Can you reproduce each of the following lines word for word, keeping their order, spacing, and punctuation unchanged?
··· INFORMATION GIVEN ···
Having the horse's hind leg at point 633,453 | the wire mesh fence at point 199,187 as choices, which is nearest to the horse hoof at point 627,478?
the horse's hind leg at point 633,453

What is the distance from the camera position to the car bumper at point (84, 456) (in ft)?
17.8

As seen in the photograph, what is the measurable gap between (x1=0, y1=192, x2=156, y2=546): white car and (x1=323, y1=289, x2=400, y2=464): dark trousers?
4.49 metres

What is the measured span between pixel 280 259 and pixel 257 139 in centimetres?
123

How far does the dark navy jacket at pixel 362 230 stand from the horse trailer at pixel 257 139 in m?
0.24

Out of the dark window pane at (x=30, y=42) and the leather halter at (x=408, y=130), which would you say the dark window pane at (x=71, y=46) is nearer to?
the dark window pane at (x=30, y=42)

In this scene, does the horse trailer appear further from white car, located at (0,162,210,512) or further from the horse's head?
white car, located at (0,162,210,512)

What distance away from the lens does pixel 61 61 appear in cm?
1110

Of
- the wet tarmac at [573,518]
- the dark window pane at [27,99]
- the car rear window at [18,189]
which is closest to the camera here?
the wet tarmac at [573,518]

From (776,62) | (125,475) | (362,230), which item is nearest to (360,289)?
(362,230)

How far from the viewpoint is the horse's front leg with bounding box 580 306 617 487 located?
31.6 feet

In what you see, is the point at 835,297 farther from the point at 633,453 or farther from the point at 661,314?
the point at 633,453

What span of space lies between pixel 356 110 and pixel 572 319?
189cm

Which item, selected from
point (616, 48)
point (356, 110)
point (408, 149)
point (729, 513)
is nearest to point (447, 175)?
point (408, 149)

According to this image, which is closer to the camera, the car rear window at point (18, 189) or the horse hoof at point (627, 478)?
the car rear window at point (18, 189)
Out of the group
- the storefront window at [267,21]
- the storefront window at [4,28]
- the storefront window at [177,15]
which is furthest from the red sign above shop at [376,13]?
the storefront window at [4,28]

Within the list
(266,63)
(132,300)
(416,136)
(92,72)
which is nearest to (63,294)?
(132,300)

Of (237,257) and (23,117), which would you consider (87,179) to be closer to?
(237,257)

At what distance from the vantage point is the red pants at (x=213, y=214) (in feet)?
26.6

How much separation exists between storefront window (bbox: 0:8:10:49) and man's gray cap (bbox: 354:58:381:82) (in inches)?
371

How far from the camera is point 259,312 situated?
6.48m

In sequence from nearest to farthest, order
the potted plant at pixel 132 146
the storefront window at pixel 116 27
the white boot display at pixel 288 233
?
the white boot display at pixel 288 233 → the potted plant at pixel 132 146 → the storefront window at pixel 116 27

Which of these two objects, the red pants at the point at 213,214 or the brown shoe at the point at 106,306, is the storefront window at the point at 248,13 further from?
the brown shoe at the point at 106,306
···
• FINAL RESULT:
Having the horse's hind leg at point 633,453 | the wire mesh fence at point 199,187 as choices, which is nearest to the horse hoof at point 627,478?
the horse's hind leg at point 633,453

What is the distance from the camera position to the car bumper at point (84, 456) (in ft)?
17.8

As seen in the photograph, what is the measurable gap between (x1=0, y1=192, x2=156, y2=546): white car and (x1=323, y1=289, x2=400, y2=464): dark trousers?
4.49 metres

What is the measured span between pixel 280 259 and pixel 257 139 in centimetres?
123

How far does the dark navy jacket at pixel 362 230 stand from the horse trailer at pixel 257 139 in m?
0.24

Out of the dark window pane at (x=30, y=42) and the leather halter at (x=408, y=130), which would you say the dark window pane at (x=71, y=46) is nearer to?
the dark window pane at (x=30, y=42)

In this scene, does the horse trailer appear further from white car, located at (0,162,210,512) or further from the horse's head?
white car, located at (0,162,210,512)

What distance away from the lens does pixel 61 61 appear in cm?
1110

Of
- the wet tarmac at [573,518]
- the dark window pane at [27,99]
- the car rear window at [18,189]
which is closest to the camera here?
the wet tarmac at [573,518]

From (776,62) | (125,475) | (362,230), which item is nearest to (360,289)?
(362,230)

How far from the viewpoint is the horse's front leg with bounding box 580 306 617 487 located?
31.6 feet

In what you see, is the point at 835,297 farther from the point at 633,453 or farther from the point at 661,314?
the point at 633,453

What span of space lies between pixel 356 110 and pixel 572 319?
189cm

Which item, selected from
point (616, 48)
point (356, 110)
point (408, 149)
point (729, 513)
is nearest to point (447, 175)?
point (408, 149)

According to this image, which is closer to the camera, the car rear window at point (18, 189) or the horse hoof at point (627, 478)?
the car rear window at point (18, 189)
Out of the group
- the storefront window at [267,21]
- the storefront window at [4,28]
- the storefront window at [177,15]
which is furthest from the red sign above shop at [376,13]?
the storefront window at [4,28]

Within the list
(266,63)
(132,300)
(416,136)
(92,72)
which is nearest to (63,294)?
(132,300)

Of (237,257) and (23,117), which would you consider (87,179) to be closer to?
(237,257)

At what distance from the vantage point is the red pants at (x=213, y=214) (in feet)?
26.6

How much separation exists between storefront window (bbox: 0:8:10:49) and man's gray cap (bbox: 354:58:381:82) (in inches)?
371

How far from the camera is point 259,312 situated?
6.48m

In sequence from nearest to farthest, order
the potted plant at pixel 132 146
the storefront window at pixel 116 27
the white boot display at pixel 288 233
?
the white boot display at pixel 288 233 → the potted plant at pixel 132 146 → the storefront window at pixel 116 27

Which of these two objects, the red pants at the point at 213,214 or the brown shoe at the point at 106,306, is the storefront window at the point at 248,13 further from?
the brown shoe at the point at 106,306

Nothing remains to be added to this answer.